> **GIVEN TASK**
In the piece on temperature measurement below, why does the writer say it is most important that weather data be accurate? Explain in one to three sentences.

> **SELECTED TEXT**
>>>>>

I’ve wrote a few weeks ago about the nagging problem of the measurement of temperature. The basic weather data are collected by national meteorological bodies, both as a public service for citizens and also for ships, aeroplanes and other transport media. There is a World Meteorological Organisation, which has established standards that nations are urged to follow. The developed countries do so, while the developing countries do their best. It is most important that the data are accurate, because the utility of forecasts depends on their reliability and validity.
Over the last few years those with a sceptical mind have begun to be concerned about the reliability and validity of the data underlying the forecasts and reports issued by our Bureau of Meteorology, the British Met Bureau and their counterparts in the USA. Indeed, like Jo Nova, I wondered in print last year whether or not the BoM was best described as a PR outfit for global warming, pushing the view of the then Gillard Government.
Dr Jennifer Marohasy, whose website is listed on my blogroll, has been a persistent critic of the Bureau’s methodology, and has put forward actual examples of places, like Bourke in NSW and Rutherglen in Victoria, where the actual data have been ‘homogenised’, or adjusted, so that what would have been a cooling trend over time has become a significant warming trend. Others, like Tom Quirk, Des Moore and William Kininmonth, have raised their own comparable questions, mostly in Quadrant. As I’ve explained in the past, when new instruments are brought in, or data-collecting stations are moved, because the site is no longer appropriate (there are rules about the desirable local environment of thermometers, for example), the organisation has to make a choice. Do you end one trend and start anew ? Do you make an adjustment for what you think would have been the case had the new station always been where it has now been placed? And if you do, on what basis do you make the adjustment?
Well, the Bureau steadfastly declined to deal with these inconvenient questions, and it was only recently, after one of Dr Marohasy’s papers had an MP (Dr Dennis Jensen, a scientist himself) as a co-investigator, and her investigations began to be noticed internationally, that it offered any response. You can read it in The Conversation, a government-funded website to allow academics to voice their thoughts and opinions. The authors are both strong supporters of the IPCC, and one of them, Dr Andy Pitman, is most dismissive of sceptics: the sceptics are so well funded, so well organized, have nothing else to do, they kind of don’t have day jobs, they can put all of their efforts into misinforming and miscommunicating climate science to the public, whereas the climate scientists have day jobs and this isn’t one of them. He said this in an ABC interview. I don’t know where he gets this guff from, but it is mind-bendingly inaccurate as far as I am concerned, and indeed as far as all the sceptics I know are concerned.
Well, you ask, what was the response. It was bland and unhelpful. Its tone comes across as superior and condescending. Over the past week or so, the Bureau of Meteorology has stood accused of fudging its temperature data records to emphasise warming, in a series of articles in The Australian. The accusation hinges on the method that the Bureau uses to remove non-climate-related changes in its weather station data, referred to as “data homogenisation”. If true, this would be very serious because these data sets underpin major climate research projects, including deducing how much Australia is warming. But it’s not true.

<<<<<

> **DATASET**
>>>>>

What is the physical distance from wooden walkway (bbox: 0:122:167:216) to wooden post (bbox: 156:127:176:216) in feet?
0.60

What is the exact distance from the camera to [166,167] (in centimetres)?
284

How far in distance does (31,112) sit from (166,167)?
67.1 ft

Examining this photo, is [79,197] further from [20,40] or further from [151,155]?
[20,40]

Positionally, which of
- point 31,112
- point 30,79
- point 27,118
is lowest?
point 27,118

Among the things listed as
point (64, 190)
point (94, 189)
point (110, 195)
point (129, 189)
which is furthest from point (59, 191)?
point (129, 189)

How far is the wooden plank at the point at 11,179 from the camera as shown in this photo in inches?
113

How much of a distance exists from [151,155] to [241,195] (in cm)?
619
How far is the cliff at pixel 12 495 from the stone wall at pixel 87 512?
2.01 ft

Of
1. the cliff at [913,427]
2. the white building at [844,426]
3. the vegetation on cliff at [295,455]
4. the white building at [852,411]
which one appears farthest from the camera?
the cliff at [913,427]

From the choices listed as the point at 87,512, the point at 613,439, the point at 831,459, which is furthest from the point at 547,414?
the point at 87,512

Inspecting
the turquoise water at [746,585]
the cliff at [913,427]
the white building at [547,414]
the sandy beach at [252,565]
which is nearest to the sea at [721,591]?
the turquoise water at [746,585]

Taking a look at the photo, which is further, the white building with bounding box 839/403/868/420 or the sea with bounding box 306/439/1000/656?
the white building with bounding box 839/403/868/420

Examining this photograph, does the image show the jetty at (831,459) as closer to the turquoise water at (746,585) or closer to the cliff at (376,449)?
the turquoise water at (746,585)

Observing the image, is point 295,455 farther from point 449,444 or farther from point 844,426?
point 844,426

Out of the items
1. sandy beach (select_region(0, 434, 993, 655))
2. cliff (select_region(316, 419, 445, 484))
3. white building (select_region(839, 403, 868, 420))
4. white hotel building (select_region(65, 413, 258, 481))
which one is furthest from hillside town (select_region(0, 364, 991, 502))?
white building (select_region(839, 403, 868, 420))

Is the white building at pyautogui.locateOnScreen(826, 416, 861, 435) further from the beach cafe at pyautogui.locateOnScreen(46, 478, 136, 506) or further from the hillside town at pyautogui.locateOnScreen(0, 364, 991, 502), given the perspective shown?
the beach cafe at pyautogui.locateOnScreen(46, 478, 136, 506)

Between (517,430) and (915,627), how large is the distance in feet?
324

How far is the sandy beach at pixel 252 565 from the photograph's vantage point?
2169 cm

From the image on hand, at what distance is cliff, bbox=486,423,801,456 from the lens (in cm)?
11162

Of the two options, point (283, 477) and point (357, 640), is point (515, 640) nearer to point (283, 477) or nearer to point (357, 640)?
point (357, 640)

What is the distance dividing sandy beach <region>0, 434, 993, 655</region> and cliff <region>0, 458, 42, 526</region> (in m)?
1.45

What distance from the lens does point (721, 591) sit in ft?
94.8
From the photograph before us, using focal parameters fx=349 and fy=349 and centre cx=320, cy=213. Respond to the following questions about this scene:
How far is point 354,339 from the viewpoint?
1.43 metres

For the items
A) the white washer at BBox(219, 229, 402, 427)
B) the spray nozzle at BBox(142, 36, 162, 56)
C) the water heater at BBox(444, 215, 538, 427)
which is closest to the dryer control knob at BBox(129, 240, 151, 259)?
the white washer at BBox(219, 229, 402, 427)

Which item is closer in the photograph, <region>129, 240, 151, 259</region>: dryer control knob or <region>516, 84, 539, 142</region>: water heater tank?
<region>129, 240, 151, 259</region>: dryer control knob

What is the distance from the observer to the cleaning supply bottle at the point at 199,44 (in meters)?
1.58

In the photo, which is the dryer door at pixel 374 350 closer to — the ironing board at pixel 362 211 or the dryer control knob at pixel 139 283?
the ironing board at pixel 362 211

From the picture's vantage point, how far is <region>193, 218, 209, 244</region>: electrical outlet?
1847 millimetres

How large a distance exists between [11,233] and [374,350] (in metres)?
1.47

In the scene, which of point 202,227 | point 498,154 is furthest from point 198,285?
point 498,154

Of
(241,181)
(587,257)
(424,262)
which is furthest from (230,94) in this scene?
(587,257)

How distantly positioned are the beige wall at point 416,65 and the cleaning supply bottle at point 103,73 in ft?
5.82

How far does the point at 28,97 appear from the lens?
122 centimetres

<<<<<

> **ANSWER TO THIS EXERCISE**
Accurate data matter most because the usefulness of weather forecasts depends on how reliable and valid those data are. Forecasts serve citizens as well as ships, aeroplanes and other transport, so their value rests on the data behind them.